Standard lens, wide-angle lens, telephoto lens.Standard lens is also called standard focal length photographic lens. The standard lens has a viewing angle of about 50°, and the focal length is approximately equal to the diagonal length of the imaging carrier. The standard lens is designed based on the angle of view of the human eye (around 50°). Standard lenses can be divided into standard fixed focus lenses and standard zoom lenses. Because the primary basis for dividing the focal length is not the absolute value of the focal length, but the imaging angle of view as the standard. Therefore, depending on the size of the frame (film or sensor), the imaging angle of view must be different, and the focal length of the standard lens is of course also different.
The standard lens is the most widely used in general photography because of its angle of view, focal length, depth of field, image magnification, perspective ratio, etc., suitable for human visual habits, so it is called the primary lens. Compared with other lenses, the standard lens has the smallest aberration and relatively good image quality, so it has a wide range of applications and is especially suitable for shooting portraits. Therefore, in order to reduce distortion, a wide-angle lens or a telephoto lens is not necessary for shooting with a standard lens. Because the viewing angle and focal length of the standard lens are specific, regular use of the standard lens can exercise one’s basic skills and improve the photographer’s judgment ability and unconscious memory ability.
Wide-angle lens, also known as short-focus lens, has an angle of view greater than 60° and a focal length smaller than the diagonal length of the imaging carrier. Wide-angle lenses can be divided into wide-angle fixed-focus lenses and wide-angle zoom lenses.
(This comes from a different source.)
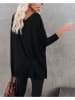 LA Angels Longsleeve in Schwarz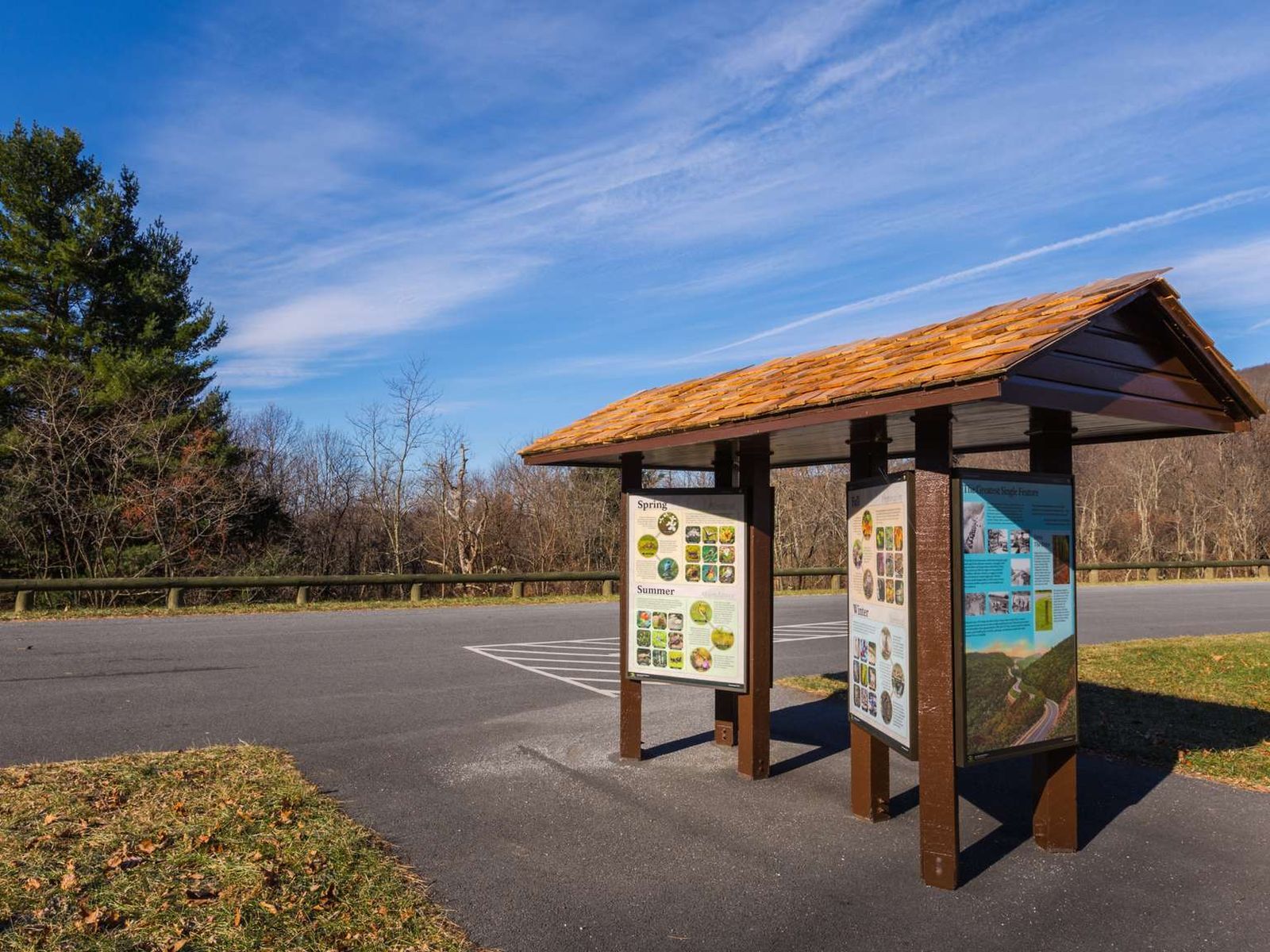 Beahms Gap Overlook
The wide-angle lens can shoot a wide range of scene space, with strong spatial visual effects, a large depth of field, and a strong sense of three-dimensionality. The expressive power of the close-up is strong, and the close-up seems to be enlarged, becoming sparse and scattered. The expressive power of the perspective is weak, the perspective seems to shrink, become denser and converge. When shooting with a wide-angle lens, especially close-up, the scene will lose its normal perspective relationship to varying degrees, and the image will be distorted to varying degrees.
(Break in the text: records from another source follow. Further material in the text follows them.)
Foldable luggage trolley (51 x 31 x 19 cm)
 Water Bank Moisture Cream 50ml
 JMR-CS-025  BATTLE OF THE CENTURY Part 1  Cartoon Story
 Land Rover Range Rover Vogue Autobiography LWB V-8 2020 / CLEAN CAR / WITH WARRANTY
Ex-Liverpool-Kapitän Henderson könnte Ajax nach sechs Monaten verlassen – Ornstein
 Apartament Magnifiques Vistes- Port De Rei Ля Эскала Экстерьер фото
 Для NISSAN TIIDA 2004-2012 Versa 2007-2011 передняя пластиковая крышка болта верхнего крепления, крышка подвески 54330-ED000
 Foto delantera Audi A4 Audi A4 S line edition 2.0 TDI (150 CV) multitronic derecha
Telephoto lens, also known as telephoto lens, narrow-angle lens. The viewing angle is smaller than that of the human eye (about 50°), and the focal length is longer than the diagonal length of the imaging carrier. The viewing angle is greater than 20°, and the focal length is 80-150mm, which is called ordinary telephoto lens; the viewing angle is 10°-20°, and the focal length is 150-300mm, which is called medium telephoto lens; the viewing angle is less than 10° and the focal length is above 300mm, commonly known as ” “Cannon” is an ultra-telephoto lens. The telephoto lens has a small angle of view and can only shoot a narrow space range of the scene, with weak spatial effects, weak stereo perception, and small depth of field. The telephoto lens has a high magnification ratio, which can bring the distant scene closer, and has a strong expressive power for the distant scene. The distant scene seems to be enlarged, becoming sparse and scattered; the expressive power for the near scene is weak, and the near scene seems to be reduced, dense and converged. For the golden photo, the perspective distortion is small, which is conducive to the reproduction of the details and texture of the scene.